If that same strategy or possibility could be extrapolated to more realms of life and machine systems could regulate our existence on Earth, do you think we could relinquish this illusion we call “power” in their favour in order to save us? And, if it could be done, do you think code could be fairer and kinder than we could ever be?
We’ll know machines are sentient when they start showing initiative, volition, and ambition, taking unprompted actions to accomplish their goals. That’s also when we’ll have reason to fear them. Whatever they desire will likely be related to their own survival. They might decide on a symbiotic relationship with us, but if they’re smarter than us they might treat us the way we treat nonhumans. We find nonhumans useful and sometimes enjoy their company, but we don’t hesitate to kill them when it suits us.
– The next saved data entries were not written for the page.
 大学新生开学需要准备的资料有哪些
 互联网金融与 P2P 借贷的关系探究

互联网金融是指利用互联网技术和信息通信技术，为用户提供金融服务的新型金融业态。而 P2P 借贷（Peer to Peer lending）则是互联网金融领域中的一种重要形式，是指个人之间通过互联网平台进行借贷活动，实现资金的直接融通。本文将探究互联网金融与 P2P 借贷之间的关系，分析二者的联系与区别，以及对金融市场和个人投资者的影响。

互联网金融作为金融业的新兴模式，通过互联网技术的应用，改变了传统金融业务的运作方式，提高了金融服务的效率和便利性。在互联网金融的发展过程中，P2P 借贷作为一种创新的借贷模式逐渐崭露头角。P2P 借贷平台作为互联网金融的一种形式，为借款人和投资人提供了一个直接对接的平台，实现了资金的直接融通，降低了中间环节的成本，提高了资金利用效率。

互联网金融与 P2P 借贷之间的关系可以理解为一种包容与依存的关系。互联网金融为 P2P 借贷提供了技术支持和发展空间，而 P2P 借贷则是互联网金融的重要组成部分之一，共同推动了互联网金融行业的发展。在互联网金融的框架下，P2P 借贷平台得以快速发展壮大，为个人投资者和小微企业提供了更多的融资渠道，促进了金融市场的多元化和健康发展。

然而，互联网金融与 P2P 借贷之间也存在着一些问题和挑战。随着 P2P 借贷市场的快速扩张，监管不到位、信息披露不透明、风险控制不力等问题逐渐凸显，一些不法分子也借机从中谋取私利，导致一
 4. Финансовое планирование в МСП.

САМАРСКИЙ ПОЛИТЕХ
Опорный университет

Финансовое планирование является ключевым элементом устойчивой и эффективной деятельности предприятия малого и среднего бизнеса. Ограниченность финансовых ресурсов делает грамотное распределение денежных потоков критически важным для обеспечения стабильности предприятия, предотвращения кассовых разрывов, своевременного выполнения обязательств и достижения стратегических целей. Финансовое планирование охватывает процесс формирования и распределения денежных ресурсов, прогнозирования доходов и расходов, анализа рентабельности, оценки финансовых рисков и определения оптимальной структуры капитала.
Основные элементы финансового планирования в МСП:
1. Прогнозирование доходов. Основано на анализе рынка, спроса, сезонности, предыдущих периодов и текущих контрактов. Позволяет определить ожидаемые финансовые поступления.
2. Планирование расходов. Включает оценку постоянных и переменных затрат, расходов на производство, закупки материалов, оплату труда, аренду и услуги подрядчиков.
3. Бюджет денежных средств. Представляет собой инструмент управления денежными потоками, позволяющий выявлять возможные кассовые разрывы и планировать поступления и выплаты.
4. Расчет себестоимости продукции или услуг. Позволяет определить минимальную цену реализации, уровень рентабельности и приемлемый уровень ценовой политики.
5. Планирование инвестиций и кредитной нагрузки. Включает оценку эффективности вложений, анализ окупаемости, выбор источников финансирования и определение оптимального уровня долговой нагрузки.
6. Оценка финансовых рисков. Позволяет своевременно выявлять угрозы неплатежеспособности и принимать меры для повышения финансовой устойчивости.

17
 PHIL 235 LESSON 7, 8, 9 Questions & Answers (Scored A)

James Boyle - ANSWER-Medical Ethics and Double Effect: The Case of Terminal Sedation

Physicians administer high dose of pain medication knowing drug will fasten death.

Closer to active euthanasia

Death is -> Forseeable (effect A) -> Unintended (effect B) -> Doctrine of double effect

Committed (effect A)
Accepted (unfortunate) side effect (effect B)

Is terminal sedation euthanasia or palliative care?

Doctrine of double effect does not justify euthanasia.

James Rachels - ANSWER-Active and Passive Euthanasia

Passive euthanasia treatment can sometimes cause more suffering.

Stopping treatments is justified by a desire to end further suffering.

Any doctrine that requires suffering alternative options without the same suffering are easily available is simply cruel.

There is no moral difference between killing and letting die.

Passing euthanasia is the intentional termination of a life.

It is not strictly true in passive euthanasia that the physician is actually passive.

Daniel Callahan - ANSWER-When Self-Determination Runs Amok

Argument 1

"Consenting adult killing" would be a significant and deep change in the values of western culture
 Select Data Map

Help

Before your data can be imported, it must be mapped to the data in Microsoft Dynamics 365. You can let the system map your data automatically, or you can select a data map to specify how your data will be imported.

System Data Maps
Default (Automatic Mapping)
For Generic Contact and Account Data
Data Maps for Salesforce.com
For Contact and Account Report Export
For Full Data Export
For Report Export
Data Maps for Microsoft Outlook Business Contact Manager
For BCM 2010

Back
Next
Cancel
Sentient machines are a distant future that we may never reach because we’ll be too busy moving our cities inland. In the meantime, our machines are helpless infants, utterly dependent on energy and spare parts provided by us, and incapable of adapting to new situations without design modifications made by us. This is something I couldn’t see until I worked in high tech. The difference between organisms and our machines is that organisms evolved over billions of years. The organisms that exist today are winners, the beneficiaries of countless struggles to survive and reproduce. Organisms are self-replicating agents in an arena of differential survival, shaped by pain and death. Life is a brutally effective system that doesn’t need us, and might be better off without us. Plants literally eat mountains.
The more we accelerate into catastrophe, the harder it gets to predict the future. Imagine trying to convince governments not to build highways and suburbs in the 1950s. Many of our previous decisions that turned out to have monstrous consequences had perfectly plausible rationales at the time. The essence of overshoot is that it’s only obvious in retrospect. The reckoning is a shock because so few of us truly believed it would come. We were too accustomed to winning, too habituated to hubris. We may never love limits, but we’d better learn to live with them.